══ AVAILABLE DATA ══

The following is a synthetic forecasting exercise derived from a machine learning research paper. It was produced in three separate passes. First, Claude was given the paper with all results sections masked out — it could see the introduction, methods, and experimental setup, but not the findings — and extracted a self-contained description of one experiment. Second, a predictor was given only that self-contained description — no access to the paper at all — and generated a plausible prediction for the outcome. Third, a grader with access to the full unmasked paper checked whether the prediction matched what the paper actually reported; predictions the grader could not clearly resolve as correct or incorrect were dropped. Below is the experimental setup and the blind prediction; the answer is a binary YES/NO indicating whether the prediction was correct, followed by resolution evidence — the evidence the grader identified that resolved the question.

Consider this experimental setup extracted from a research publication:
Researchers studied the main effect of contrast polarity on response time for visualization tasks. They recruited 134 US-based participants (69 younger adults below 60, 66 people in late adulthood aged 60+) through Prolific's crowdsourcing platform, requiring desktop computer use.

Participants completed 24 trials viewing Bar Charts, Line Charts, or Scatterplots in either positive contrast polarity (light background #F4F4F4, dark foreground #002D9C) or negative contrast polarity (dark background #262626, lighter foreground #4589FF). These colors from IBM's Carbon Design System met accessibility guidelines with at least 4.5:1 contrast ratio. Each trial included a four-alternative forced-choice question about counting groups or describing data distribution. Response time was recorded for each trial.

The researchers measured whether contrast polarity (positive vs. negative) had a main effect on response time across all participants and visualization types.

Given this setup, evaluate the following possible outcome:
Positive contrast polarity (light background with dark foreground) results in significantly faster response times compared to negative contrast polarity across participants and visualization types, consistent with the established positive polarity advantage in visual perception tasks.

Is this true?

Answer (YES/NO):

═══

> [GOAL OF THE EXERCISE]: Retype every entry exactly.

> [REPLY TO THE TASK]:
The following is a synthetic forecasting exercise derived from a machine learning research paper. It was produced in three separate passes. First, Claude was given the paper with all results sections masked out — it could see the introduction, methods, and experimental setup, but not the findings — and extracted a self-contained description of one experiment. Second, a predictor was given only that self-contained description — no access to the paper at all — and generated a plausible prediction for the outcome. Third, a grader with access to the full unmasked paper checked whether the prediction matched what the paper actually reported; predictions the grader could not clearly resolve as correct or incorrect were dropped. Below is the experimental setup and the blind prediction; the answer is a binary YES/NO indicating whether the prediction was correct, followed by resolution evidence — the evidence the grader identified that resolved the question.

Consider this experimental setup extracted from a research publication:
Researchers studied the main effect of contrast polarity on response time for visualization tasks. They recruited 134 US-based participants (69 younger adults below 60, 66 people in late adulthood aged 60+) through Prolific's crowdsourcing platform, requiring desktop computer use.

Participants completed 24 trials viewing Bar Charts, Line Charts, or Scatterplots in either positive contrast polarity (light background #F4F4F4, dark foreground #002D9C) or negative contrast polarity (dark background #262626, lighter foreground #4589FF). These colors from IBM's Carbon Design System met accessibility guidelines with at least 4.5:1 contrast ratio. Each trial included a four-alternative forced-choice question about counting groups or describing data distribution. Response time was recorded for each trial.

The researchers measured whether contrast polarity (positive vs. negative) had a main effect on response time across all participants and visualization types.

Given this setup, evaluate the following possible outcome:
Positive contrast polarity (light background with dark foreground) results in significantly faster response times compared to negative contrast polarity across participants and visualization types, consistent with the established positive polarity advantage in visual perception tasks.

Is this true?

Answer (YES/NO):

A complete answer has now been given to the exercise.